A denúncia foi feita no início do mês pela Secretaria Especial de Portos da Presidência da República. Após análise do material apresentado, foram apontados indícios de cartel entre os participantes das licitações para contratação de serviços em Santos (SP) e no Rio Grande (RS). Cada uma dessas licitações tem valor estimado de aproximadamente R$ 200 milhões.

Um indício de irregularidade seria a desistência de licitantes e inabilitações por motivos banais, indicando intenção do licitante em ser inabilitado. Além disso, nas licitações de Santos e Rio Grande, apenas uma dentre as diversas propostas apresentadas estava abaixo do valor estimado para a contratação garantindo-lhe a vitória na disputa. Por fim, a proposta vencedora apresentava desconto ínfimo em relação ao valor estimado para a contratação, ao contrário do que ocorreu com licitação anterior referente ao porto de Recife (PE), em que a proposta ganhadora apresentou desconto de 15,8%.
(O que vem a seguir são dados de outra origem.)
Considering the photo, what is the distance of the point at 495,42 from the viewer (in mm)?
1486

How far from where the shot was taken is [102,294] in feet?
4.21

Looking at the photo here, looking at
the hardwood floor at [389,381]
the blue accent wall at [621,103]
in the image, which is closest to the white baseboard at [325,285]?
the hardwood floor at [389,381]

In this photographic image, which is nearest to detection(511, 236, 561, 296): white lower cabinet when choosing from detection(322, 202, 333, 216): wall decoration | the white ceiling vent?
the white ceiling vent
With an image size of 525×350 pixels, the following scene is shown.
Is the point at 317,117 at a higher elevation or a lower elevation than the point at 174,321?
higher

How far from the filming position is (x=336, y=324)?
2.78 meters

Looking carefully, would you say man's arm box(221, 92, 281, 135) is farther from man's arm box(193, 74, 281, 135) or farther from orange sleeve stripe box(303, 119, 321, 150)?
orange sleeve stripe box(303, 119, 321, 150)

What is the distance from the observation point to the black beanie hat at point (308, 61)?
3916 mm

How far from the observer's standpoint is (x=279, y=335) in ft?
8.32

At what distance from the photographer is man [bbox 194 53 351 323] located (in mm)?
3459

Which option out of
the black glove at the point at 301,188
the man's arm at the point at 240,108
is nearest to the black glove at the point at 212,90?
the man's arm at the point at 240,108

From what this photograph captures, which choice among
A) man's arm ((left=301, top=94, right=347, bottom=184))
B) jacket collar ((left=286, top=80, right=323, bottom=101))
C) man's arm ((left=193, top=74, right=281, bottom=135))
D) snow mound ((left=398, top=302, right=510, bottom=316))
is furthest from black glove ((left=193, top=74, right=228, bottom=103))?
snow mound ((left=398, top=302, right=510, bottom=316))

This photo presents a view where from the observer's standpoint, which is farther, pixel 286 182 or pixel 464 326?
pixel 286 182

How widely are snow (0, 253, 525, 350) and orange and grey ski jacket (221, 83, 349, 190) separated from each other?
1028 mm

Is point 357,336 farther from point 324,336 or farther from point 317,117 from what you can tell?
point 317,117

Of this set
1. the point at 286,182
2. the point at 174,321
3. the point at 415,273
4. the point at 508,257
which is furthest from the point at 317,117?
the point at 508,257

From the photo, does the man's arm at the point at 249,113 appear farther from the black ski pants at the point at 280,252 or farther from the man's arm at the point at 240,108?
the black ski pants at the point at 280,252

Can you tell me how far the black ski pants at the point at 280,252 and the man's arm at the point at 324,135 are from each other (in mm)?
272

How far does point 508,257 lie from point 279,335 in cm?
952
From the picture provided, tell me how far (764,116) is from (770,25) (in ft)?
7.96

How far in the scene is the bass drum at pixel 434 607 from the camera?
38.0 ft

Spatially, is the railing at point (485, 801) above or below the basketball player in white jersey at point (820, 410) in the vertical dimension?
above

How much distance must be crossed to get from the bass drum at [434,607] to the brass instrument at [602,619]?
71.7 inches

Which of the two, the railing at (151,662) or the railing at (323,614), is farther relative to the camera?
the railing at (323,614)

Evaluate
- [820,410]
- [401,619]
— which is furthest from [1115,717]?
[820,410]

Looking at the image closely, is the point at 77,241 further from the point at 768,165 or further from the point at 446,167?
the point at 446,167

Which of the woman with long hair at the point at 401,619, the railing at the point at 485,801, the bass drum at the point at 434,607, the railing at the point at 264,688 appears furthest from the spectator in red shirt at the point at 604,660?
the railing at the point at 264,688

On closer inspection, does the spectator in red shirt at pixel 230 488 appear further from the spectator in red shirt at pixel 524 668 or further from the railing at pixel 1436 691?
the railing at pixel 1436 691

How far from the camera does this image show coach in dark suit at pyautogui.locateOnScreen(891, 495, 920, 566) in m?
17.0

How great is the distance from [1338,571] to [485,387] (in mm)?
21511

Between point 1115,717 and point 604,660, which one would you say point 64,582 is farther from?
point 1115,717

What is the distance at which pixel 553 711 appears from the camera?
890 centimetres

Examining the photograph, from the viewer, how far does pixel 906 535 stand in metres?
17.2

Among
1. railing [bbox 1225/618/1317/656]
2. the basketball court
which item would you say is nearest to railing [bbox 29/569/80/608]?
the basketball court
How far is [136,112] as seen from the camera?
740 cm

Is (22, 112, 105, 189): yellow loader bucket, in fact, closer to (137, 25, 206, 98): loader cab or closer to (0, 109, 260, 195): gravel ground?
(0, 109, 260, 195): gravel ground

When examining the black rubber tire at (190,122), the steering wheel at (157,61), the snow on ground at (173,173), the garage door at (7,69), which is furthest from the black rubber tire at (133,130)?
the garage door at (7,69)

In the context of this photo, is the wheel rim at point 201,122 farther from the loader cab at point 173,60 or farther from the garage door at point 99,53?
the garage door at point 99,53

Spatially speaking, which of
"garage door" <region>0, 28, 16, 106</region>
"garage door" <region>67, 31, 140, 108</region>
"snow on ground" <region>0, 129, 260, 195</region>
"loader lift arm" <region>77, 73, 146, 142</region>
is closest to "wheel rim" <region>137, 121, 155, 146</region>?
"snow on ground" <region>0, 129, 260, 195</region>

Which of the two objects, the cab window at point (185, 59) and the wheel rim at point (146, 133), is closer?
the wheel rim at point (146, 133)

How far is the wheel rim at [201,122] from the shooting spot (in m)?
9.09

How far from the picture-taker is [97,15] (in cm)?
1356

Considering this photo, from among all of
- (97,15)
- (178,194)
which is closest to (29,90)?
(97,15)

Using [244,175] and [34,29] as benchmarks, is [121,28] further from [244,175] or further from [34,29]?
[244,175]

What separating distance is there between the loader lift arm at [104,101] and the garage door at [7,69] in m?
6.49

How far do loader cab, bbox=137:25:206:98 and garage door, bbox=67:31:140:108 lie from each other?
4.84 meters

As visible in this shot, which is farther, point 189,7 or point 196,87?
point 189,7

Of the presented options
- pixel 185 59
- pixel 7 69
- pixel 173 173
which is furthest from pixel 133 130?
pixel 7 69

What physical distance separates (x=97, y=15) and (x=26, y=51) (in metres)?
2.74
As empresas investigadas são Bandeirantes Dragagem e Construção Ltda., CHEC Dredging Co. Ltd. (China), Dragabras Serviços de Dragagem Ltda., DEME - Dredging, Environmental and Marine Engineering N.V. (Bélgica), Dratec Engenharia Ltda., DTA Engenharia Ltda., EIT ¿ Empresa Industrial Técnica SA, Enterpa Engenharia Ltda., Equipav SA, Jan De Nul do Brasil Dragagem e Engenharia Ltda, Sofidra S.A. (Luxemburgo), Odebrecht Serviços de Engenharia e Construção S/A, Somar Serviços de Operações Marítimas Ltda, Van Oord Dragagens do Brasil Ltda., e Van Oord Dredging and Marine Contractors B.V. (Holanda). Elas foram notificadas nesta quinta-feira e têm 15 dias para apresentar defesa.

As futuras licitações no setor passarão a ser acompanhadas pela secretaria do Ministério da Justiça para verificar se há outros indícios de cartel. Os próximos portos a serem contemplados são: Fortaleza (CE); Suape (PE); Itaguai (RJ); São Francisco do Sul (SC); Aratu (BA); Salvador (BA); Natal (RN); Rio de Janeiro (RJ); Paranaguá (PR); Cabedelo (PB); Vitória (ES); Imbituba (SC); Angra dos Reis (RJ) e Itajaí (SC).